Doing all follow-up work and providing all information your assessors request is critical. In order to provide useful advice, assessors need an understanding of your business and practice. This increases the likelihood that they will uncover lurking vulnerabilities, but also that they’ll propose strategies that are cost-effective and match with your organization’s actual work and processes. For instance, in an office where advocates collaborate very often with users in Google Docs, an assessor must know not to suggest a policy requiring advocates to work only in the firm’s Office 365 environment. Assessors can only know these details if the organization works closely with them during the discovery process.

Outputs and Follow-Up with Assessors

When your assessor finishes gathering supporting information, they’ll prepare reports for you, in which they’ll identify and describe the vulnerabilities they’ve found and their relative risks. Assessors will typically make recommendations on the specific technologies in use, new technologies that might be implemented in your organization, changes to business practices, changes to the insurance you carry, and user changes to practices around user management and support. 
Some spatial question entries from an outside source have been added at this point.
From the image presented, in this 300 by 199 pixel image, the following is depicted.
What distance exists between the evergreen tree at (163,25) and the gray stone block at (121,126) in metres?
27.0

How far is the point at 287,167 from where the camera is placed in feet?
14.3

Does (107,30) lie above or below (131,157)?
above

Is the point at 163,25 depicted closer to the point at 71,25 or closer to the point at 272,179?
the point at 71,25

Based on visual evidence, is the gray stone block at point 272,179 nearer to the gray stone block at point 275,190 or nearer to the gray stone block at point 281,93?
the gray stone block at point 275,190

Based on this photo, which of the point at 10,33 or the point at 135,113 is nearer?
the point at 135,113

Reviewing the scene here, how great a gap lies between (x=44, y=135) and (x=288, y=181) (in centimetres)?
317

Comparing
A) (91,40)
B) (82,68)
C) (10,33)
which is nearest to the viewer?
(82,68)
Assessors will typically prepare multiple reports. First, they’ll create a business-level report, a summary for non-technical audiences, that the office can share with leaders and committees. They’ll also create more detailed technical reports. These actionable reports should be directed at IT staff to explain what’s wrong and how to fix it.

After Your Assessment

A security assessment is only a first step. Once the assessment is complete, you’ll have a good idea of what to do next. 

Start by reviewing the reports prepared by your assessor. Next, meet with the assessors to discuss their findings. This will also be a chance to ask any follow-up questions or get clarification on any of the findings.  
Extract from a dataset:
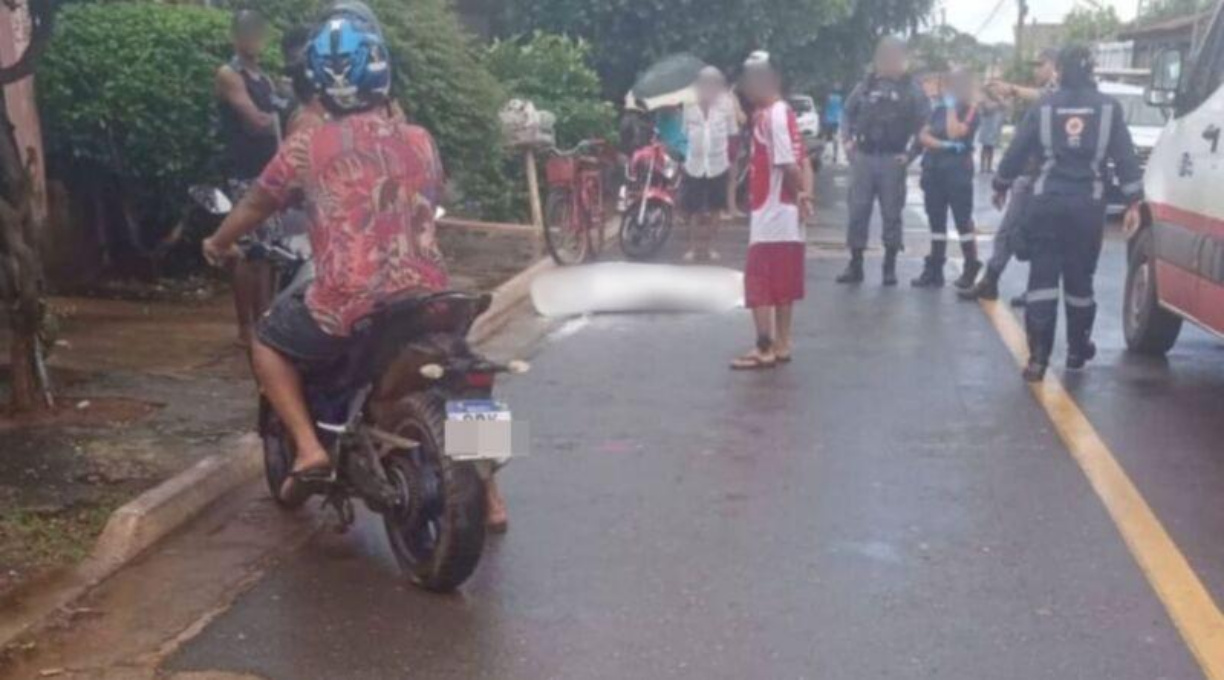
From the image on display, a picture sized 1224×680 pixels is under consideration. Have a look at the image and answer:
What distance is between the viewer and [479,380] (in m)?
5.80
Next, bring the findings to relevant members of your management team and to the right staff. Work with them to start developing a plan of action. It makes sense to start with low-cost items that you can implement quickly, but this is also the time to start planning for harder, more expensive, longer-term projects. 
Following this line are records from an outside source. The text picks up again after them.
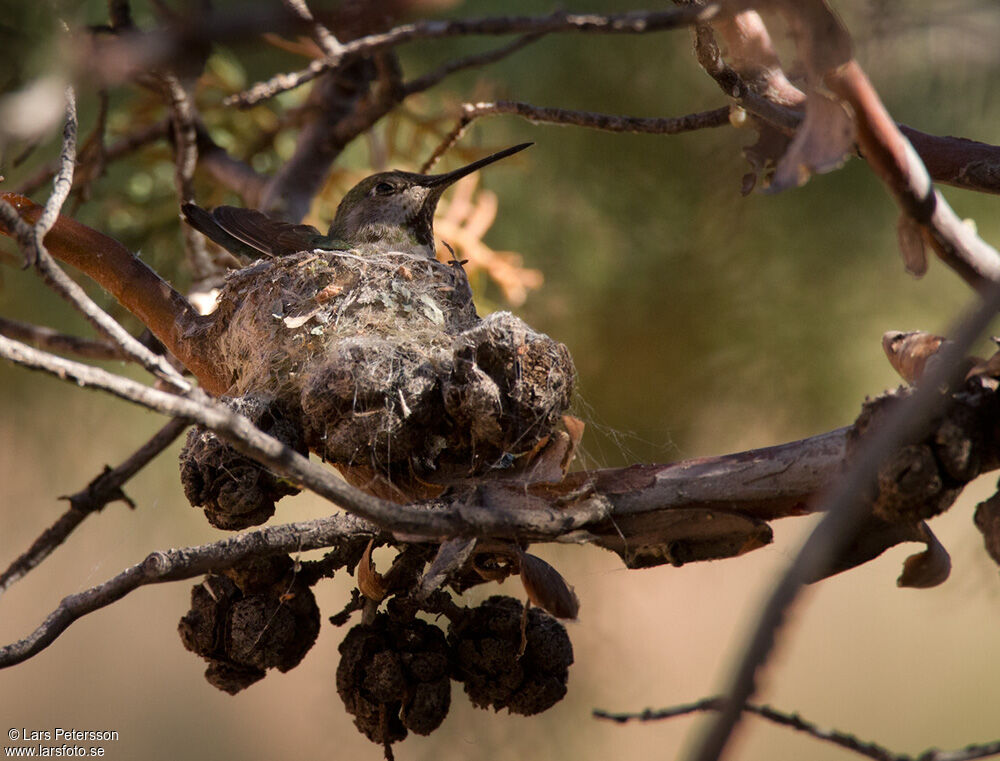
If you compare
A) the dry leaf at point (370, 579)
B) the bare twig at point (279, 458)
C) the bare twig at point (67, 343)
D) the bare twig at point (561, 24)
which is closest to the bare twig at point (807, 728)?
the bare twig at point (279, 458)

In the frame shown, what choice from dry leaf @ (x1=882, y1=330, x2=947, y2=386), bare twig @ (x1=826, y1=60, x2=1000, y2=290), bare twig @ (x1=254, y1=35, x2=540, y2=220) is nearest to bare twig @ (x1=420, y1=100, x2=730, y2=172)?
dry leaf @ (x1=882, y1=330, x2=947, y2=386)

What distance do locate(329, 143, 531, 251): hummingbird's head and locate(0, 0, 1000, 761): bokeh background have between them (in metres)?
0.26

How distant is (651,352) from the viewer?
2896 millimetres

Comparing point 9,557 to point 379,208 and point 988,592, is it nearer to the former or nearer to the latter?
point 379,208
For long-term planning, you may have your local IT teamwork with the assessor to develop technical and operational solutions. As you take on more complex, long-term projects, track your progress and employ project-management strategies to make sure you are headed towards your goals and following the advice of your assessors. This may also include things like directed fundraising or changes to your planned budget.

Funding Through LSC

Overview

LSC offers Technology Improvement Project (TIP) Grants. These grants fund technology related assessments, including an IT security audit. The maximum amount for funding is $35,000 if the project includes an IT security audit. Funding generally covers 12 or 18- month projects. Some offices have worked with general TIG applications before; TIP applications are shorter and simpler than full TIG application. TIP applications do not include a pre-application or invitation requirement.

Eligibility

To be eligible for a TIP grant covering assessment, your office must be current LSC Basic Field-General, Basic Field-Migrant, or Basic Field-Native American grant recipients. Your office also must be up to date according to milestone and payment schedules on any existing TIG projects before starting a TIP project.

To Apply

Applications are available in GrantEase, LSC’s online grant management system.